Terdengar bunyi pintu terbuka. Kutengokkan kepalaku ke arah pintu dan manik mataku menangkap sosok orang yang paling kusayangi di dunia ini. Siapa lagi kalau bukan papaku. Kini ia sedang berjalan mendekat ke arahku.

"Flarissa, bangun sayang, lihatlah, sudah pukul 6.00 pagi. Ayo mandi, nanti terlambat." Suara lembut Papa sembari mengusap kepalaku.

"Pah, dingin. Di luar juga hujan. Hari ini Flarissa nggak usah ke sekolah ya," bujukku.

"Loh, kamu itu bagaimana sih? Anak papa kok males. Ayo dong, semangat. Masak kalah sama Papa," kata papaku lalu menyibakkan selimutku.

"Isshh.. Papa, dingin tauuu," kataku lalu menarik selimutku kembali.

"Ini demi masa depanmu sayang. Papa nggak mau tau ya. Jam setengah 7 Flarissa harus udah duduk di meja makan. TITIK." Kata papa.

"Eeumm..," jawabku. Papa aneh. Tapi mungkin perasaanku saja. Lalu terdengar derap kaki menjauh dan terdengar suara pintu tertutup.

25 menit akhirnya aku telah siap dengan seragam ku. Kupandang cerminan diriku di depan kaca besarku. Rok bermotif kotak-kotak setinggi lutut berpadu dengan baju seragam polos sangat cocok di tubuh idealku. Rambut panjang yang  ku biarkan bergerai menambah kesan cantik natural. Yeay, sudah cantik.

Aku melangkahkan kaki menuju ruang makan. Kulihat Papa sedang duduk disana dengan pakaian jas hitam, membuat Papa terlihat masih muda.

"Flarissa, ayo kita sarapan," kata Papa menghipnotisku sehingga kini aku tengah duduk tepat di samping papaku. Aku mengambil roti tawar dan ku olesi selai strawberry kesukaanku.

Tingg tuunggg

"Biar papa yang buka," kata papa lalu menuju ke luar. Tak berapa lama, aku menangkap sesosok pria yang aku hindari. Dia tengah berjalan beriringan bersama papa.
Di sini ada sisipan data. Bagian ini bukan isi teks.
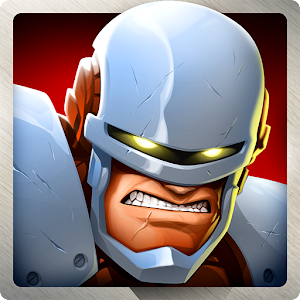 Android – Mutants: Genetic Gladiators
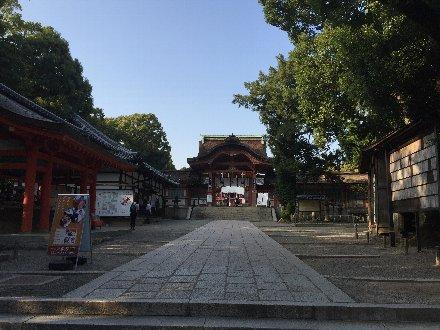 iwashimizu-016.jpg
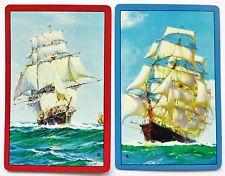 PAIR VINTAGE SWAP CARDS c1960s. SAILING SHIPS. HOYLE KENT. MARITIME ART. MINT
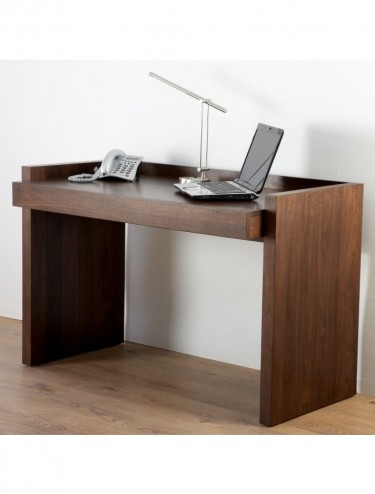 Alphason Campbell Home Office Desk AW75018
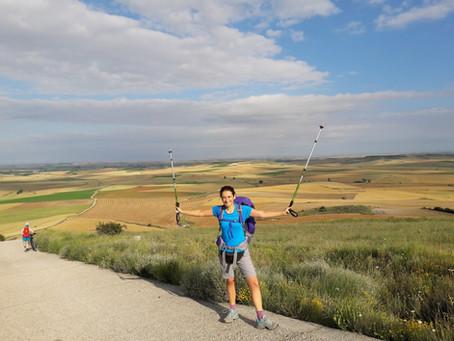 Što može donijeti odlazak na Camino de Santiago?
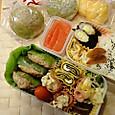 本日のお弁当(2012.9.19)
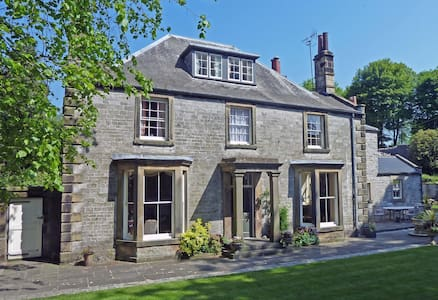 The Old Vicarage B&B - Double Bedroom - Tideswell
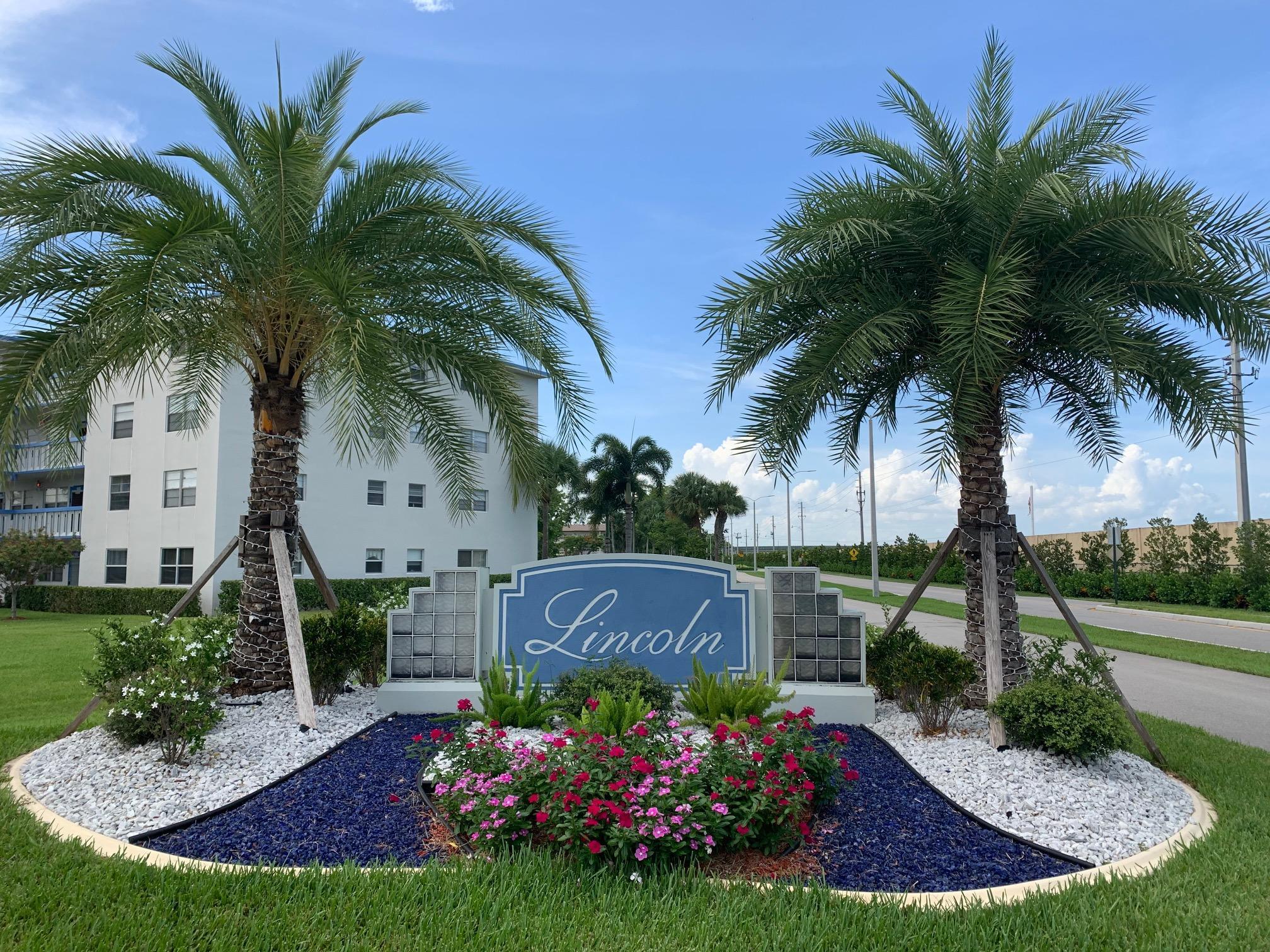 4055 Lincoln C, Boca Raton, FL, 33434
"Good morning, Fla." Kata Bastian sembari duduk di depanku.

"Isssh. Mau apa lo kesini. Numpang sarapan?" Jawabku ketus.

"Loohh,, kok gitu sih Flarissa. Nak Bastian kan mau jemput kamu." Giliran papaku yang menyahut.
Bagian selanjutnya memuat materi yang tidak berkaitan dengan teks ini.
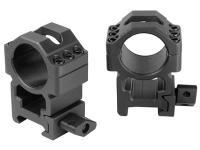 UTG 1 inch Max Strength Quick Lock Rings, High, Weaver/Picatinny, 6 Hex Screws Per Ring Cap, See-thru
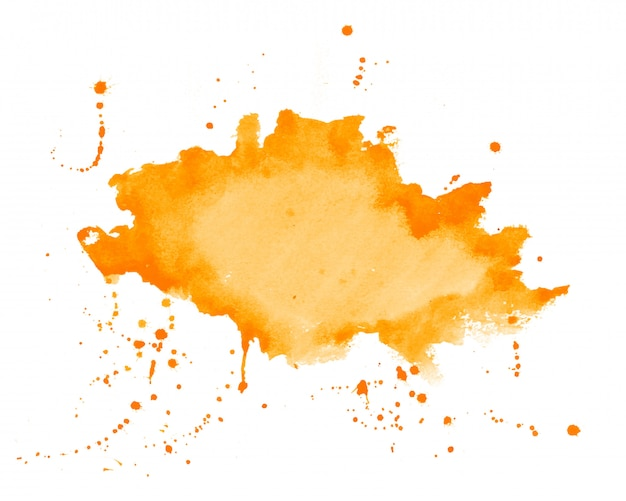Orange watercolor splatter stain texture background
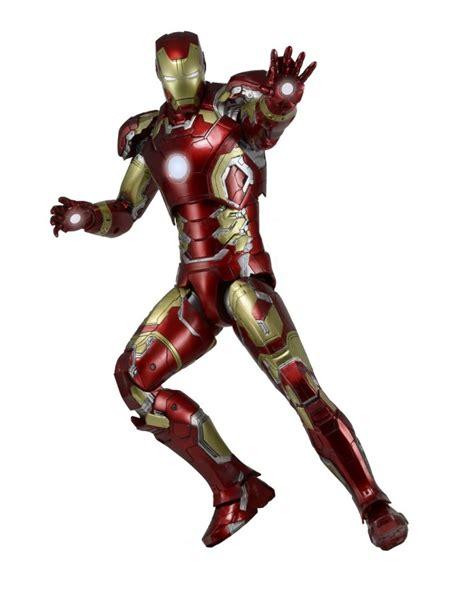 Cincin Ring Ironman Figure Box age of ultron 1 4 scale iron 43 necaonline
"Emang papa nggak takut kalau nanti Flarissa diculik sama Bastian?" kataku lalu meraih tas ranselku.

"Yaelahh, pah. Bastian nggak bakal nglakuin itu kok. Buktinya sampai sekarang Flarissa baik-baik saja kan."

"Iya, Papa percaya kok Bas. Jaga Flarissa ya," suara Papa yang dijawab dengan anggukan Bastian.

"Pah, Flarissa berangkat dulu," kataku lalu mencium pipi kanan kiri papa tanpa mempedulikan Bastian.

"Bastian juga pamit ya Pah." Bastian pun mencium punggung tangan Papaku. Hingga sekarang, kami sedang berada di dalam mobil Bastian. Hanya keheningan yang menyelimuti selama perjalanan menuju sekolah. Aku heran, kenapa aku tidak menolak tadi.

Brrraakkkk

"Aww.." Aku meringis ketika kepalaku membentur dashboard. Ku sentuh dahi ku dan alangkah kagetnya melihat darah segar di tanganku.

"Astaga.. Lo nggak papa kan Fla? Sorry ya. God, jidat lo berdarah. Kita ke rumah sakit ya," kata Bastian dengan raut cemas.

"Nggak papa pala lu. Lo nggak liat jidat gua berdarah. Nyetir hati-hati dong. Niat jemput gue ga sih?" kataku sebal.